Reproduce every line of the material, exactly as given.

_INPUT FOR THIS TASK:_

# # # # #

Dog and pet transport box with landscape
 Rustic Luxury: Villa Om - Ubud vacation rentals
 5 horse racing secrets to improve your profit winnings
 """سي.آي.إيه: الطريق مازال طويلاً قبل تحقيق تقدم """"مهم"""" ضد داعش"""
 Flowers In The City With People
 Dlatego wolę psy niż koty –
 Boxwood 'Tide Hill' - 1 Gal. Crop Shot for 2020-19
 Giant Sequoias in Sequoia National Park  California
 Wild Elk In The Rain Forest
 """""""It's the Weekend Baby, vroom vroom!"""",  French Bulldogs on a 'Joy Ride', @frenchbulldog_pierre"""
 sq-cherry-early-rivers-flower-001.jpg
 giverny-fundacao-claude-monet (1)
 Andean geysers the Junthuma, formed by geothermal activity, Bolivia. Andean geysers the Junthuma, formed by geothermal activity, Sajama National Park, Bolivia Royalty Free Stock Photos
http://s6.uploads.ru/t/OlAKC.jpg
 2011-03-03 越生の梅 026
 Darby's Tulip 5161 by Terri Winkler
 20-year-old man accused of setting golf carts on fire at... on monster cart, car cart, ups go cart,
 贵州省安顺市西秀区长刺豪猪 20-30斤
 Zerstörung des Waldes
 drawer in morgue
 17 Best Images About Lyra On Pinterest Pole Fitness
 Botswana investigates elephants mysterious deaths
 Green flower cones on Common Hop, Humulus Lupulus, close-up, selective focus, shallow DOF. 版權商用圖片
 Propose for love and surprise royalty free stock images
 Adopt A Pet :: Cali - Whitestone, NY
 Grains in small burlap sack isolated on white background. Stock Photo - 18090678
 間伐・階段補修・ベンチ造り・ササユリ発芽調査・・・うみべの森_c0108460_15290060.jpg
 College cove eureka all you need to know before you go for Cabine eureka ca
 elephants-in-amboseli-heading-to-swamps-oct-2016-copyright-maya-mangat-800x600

# # # # #

_RESULT:_
Dog and pet transport box with landscape
 Rustic Luxury: Villa Om - Ubud vacation rentals
 5 horse racing secrets to improve your profit winnings
 """سي.آي.إيه: الطريق مازال طويلاً قبل تحقيق تقدم """"مهم"""" ضد داعش"""
 Flowers In The City With People
 Dlatego wolę psy niż koty –
 Boxwood 'Tide Hill' - 1 Gal. Crop Shot for 2020-19
 Giant Sequoias in Sequoia National Park  California
 Wild Elk In The Rain Forest
 """""""It's the Weekend Baby, vroom vroom!"""",  French Bulldogs on a 'Joy Ride', @frenchbulldog_pierre"""
 sq-cherry-early-rivers-flower-001.jpg
 giverny-fundacao-claude-monet (1)
 Andean geysers the Junthuma, formed by geothermal activity, Bolivia. Andean geysers the Junthuma, formed by geothermal activity, Sajama National Park, Bolivia Royalty Free Stock Photos
http://s6.uploads.ru/t/OlAKC.jpg
 2011-03-03 越生の梅 026
 Darby's Tulip 5161 by Terri Winkler
 20-year-old man accused of setting golf carts on fire at... on monster cart, car cart, ups go cart,
 贵州省安顺市西秀区长刺豪猪 20-30斤
 Zerstörung des Waldes
 drawer in morgue
 17 Best Images About Lyra On Pinterest Pole Fitness
 Botswana investigates elephants mysterious deaths
 Green flower cones on Common Hop, Humulus Lupulus, close-up, selective focus, shallow DOF. 版權商用圖片
 Propose for love and surprise royalty free stock images
 Adopt A Pet :: Cali - Whitestone, NY
 Grains in small burlap sack isolated on white background. Stock Photo - 18090678
 間伐・階段補修・ベンチ造り・ササユリ発芽調査・・・うみべの森_c0108460_15290060.jpg
 College cove eureka all you need to know before you go for Cabine eureka ca
 elephants-in-amboseli-heading-to-swamps-oct-2016-copyright-maya-mangat-800x600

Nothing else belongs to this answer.